“Thank you,” I said, my eyes still on the ghost. “And when you are tired of Danek, let me know. I’ll come back and see if I can fix this.”
“Fix what?” Libor asked.
“I told you,” I said. “It isn’t smart to pay too much attention to the dead. It is especially not smart for me to pay too much attention to the dead.”
The chair Danek had touched fell over on its side. Libor jumped and stared at it.
“I don’t think,” I said, “that Danek is going to be the sweet kind of ghost who finds lost things and contents himself shutting doors a little too hard. We can give him a few weeks, to see if he fades on his own. But if that doesn’t work, I’ll see what I can do.”
Hopefully I’d be home in a couple of weeks. That would mean I would have to fly back. I could fly back with Adam and see Prague properly. As long as we all survived.
—
HOT WATER AND SWEET-SMELLING SOAP DID A LOT for my spirits. I was still stuck in Prague without papers or money, but at least I was clean and had a change of clothes I hadn’t had to steal. I had a bed and a safe place to sleep.
The clothing they had found me was typical of spare werewolf-pack clothes (apparently) the world over: running pants and a tank top—a little closer fitting than what our pack used, but still stretchy enough to fit a wide variety of body types, male or female.
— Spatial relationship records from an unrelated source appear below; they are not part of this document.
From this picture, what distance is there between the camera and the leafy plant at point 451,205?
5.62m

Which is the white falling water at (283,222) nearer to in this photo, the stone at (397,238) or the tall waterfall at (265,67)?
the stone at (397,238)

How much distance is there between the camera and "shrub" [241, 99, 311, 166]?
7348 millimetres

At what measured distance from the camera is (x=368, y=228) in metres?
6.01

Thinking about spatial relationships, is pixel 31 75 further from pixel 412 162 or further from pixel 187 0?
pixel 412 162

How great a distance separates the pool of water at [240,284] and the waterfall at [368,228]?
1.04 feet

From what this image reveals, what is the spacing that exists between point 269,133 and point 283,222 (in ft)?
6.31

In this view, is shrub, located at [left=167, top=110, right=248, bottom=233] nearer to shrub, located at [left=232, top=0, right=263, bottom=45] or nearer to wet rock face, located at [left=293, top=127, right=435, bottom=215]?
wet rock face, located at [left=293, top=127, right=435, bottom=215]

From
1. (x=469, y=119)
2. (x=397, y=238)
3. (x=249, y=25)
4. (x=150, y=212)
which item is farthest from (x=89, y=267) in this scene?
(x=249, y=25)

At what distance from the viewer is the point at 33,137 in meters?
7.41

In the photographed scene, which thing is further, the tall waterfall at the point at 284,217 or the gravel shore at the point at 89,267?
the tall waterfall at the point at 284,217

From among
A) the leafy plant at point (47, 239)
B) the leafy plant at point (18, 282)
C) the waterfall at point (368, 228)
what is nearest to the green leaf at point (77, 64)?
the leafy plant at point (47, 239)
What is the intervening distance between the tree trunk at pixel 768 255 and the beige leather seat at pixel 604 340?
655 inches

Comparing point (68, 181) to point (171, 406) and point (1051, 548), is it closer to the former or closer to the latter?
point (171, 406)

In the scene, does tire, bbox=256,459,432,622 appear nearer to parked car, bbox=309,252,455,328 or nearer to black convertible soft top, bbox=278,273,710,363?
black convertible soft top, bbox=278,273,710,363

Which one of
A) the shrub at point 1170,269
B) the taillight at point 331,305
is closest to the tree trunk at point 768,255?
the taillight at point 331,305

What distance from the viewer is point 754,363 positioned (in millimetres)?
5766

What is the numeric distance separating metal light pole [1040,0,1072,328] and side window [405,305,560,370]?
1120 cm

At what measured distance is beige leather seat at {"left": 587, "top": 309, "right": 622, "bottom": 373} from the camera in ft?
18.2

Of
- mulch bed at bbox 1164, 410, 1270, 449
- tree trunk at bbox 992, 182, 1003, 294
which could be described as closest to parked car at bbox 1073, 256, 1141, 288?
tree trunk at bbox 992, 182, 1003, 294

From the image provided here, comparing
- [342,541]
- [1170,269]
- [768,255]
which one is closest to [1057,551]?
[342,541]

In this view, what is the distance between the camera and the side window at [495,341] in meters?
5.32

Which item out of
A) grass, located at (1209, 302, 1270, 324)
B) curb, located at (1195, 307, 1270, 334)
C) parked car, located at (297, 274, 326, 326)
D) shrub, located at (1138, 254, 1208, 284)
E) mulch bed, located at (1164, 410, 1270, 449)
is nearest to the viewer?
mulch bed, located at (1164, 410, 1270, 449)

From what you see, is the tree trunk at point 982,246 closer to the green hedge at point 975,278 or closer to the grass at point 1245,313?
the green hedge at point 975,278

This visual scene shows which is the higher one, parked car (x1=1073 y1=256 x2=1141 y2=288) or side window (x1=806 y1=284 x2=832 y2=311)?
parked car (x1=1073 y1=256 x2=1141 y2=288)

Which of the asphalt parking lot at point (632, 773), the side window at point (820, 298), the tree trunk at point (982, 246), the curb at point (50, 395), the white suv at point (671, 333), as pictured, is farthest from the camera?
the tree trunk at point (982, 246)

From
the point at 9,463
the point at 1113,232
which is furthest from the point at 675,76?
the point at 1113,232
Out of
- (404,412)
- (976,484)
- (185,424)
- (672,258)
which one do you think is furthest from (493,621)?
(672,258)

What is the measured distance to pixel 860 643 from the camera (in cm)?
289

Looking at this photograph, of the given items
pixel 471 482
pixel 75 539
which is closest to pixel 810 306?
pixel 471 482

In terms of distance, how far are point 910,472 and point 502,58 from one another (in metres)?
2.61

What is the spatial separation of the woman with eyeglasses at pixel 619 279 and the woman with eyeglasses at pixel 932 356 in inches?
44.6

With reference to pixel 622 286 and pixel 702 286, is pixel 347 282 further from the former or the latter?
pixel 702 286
I had a small room at the top of the stairs, a little isolated from the rest of the living space over the bakery. It was still daylight, I was surrounded by strangers—one of whom was pretty unhappy with me even if he did acknowledge that I had told him over and over that what he wanted was not a good idea. Even so, I think I was asleep before my body hit the mattress.
I woke in darkness, and someone was stroking my cheek gently. I rolled away from the touch and buried my head in the blankets.
“Leave me alone,” I said with force.
Then I realized that I was alone in the room—and had been while those fingers had been touching my cheek.
I hoped sincerely that it was still a residual effect of meeting the golem that left me such a magnet for the ghosts of Prague. I hoped even more fervently that whatever it was that had caused this would go away soon.
I also felt guilty.
I try not to give orders to the dead unless it’s important because they can’t refuse me, not if I focus my will strongly enough. I wouldn’t have done it except that I had been mostly asleep. But I had ordered the ghost to go away—and it had gone.
I think it had been trying to warn me because, a few minutes later, my door popped open.
I was up on my feet beside the bed, with my right hand still trying to close around a gun that wasn’t there, before I was aware enough to remember where I was.
“Wake up, woman,” said a gruff voice that belonged to a man I hadn’t seen before.
He was slender and compact, like a gymnast. If you saw him in a suit, you would never know how much muscle he carried. In the tight tank shirt and jeans, he emphasized it. He looked a little like the man who had followed me until I’d taken refuge in the garden of the friendly mastiff. Maybe they were related. He was one of those men who would look like a teenager until his hair started graying, but since he was a werewolf, that would never happen. I wondered if he’d learned to turn that into a strength yet.
I’d been raised in the Marrok’s pack. I never judged the strength of a person by their outward appearance. The Marrok didn’t look like a man who held the reins of thousands of werewolves who would die for him. He looked like a pizza delivery boy or a gas-station attendant—right up until he didn’t.
“What do you need?” I asked.
“Libor says to tell you that there are vampires here, looking for you and being forceful about it. We need to move you. Gather your things, and I’ll take you.” His voice was British-pure, though that wasn’t a guarantee that he was from the UK. Most English speakers in Europe, I was discovering, had learned to speak British English rather than the American version.
I turned on the table lamp and realized that my other set of clothing was in the wash. I put the borrowed shoes on without socks and took the pack that contained a very little money and a dead e-reader.
“Ready,” I said.
Danek met us at the base of the stairs and pointed in the opposite direction the werewolf was trying to take me. That left me in a quandary. Ghosts, like the fae, don’t lie. They are so literal, you have to be careful about believing anything they say. He might have been pointing us toward the bad guys instead of away.
Before I could ask him anything, Libor’s dead wife appeared and pointed the same way.
Tell him to take the way through the kitchens, she said. The vampires have the usual exits surrounded.
“The ghosts say that there are vampires at the usual exits,” I told the werewolf. “We need to use the way through the kitchens.”
He froze.
“I only get weirder the longer you know me,” I told him, quoting one of the T-shirts I’d gotten for my last birthday.
His nostrils flared, and he looked around a little wildly, trying to see the ghosts, I think. Danek brushed against a table, making it scrape across the floor, and the werewolf jumped.
I rolled my eyes (a gesture I’d caught from my teenage stepdaughter). Sometimes it was the only thing that properly expressed my opinion. Seriously? The werewolf was afraid of ghosts?
Ignoring him, I started down the route Libor’s dead wife was still indicating, across the room and down a dark hallway.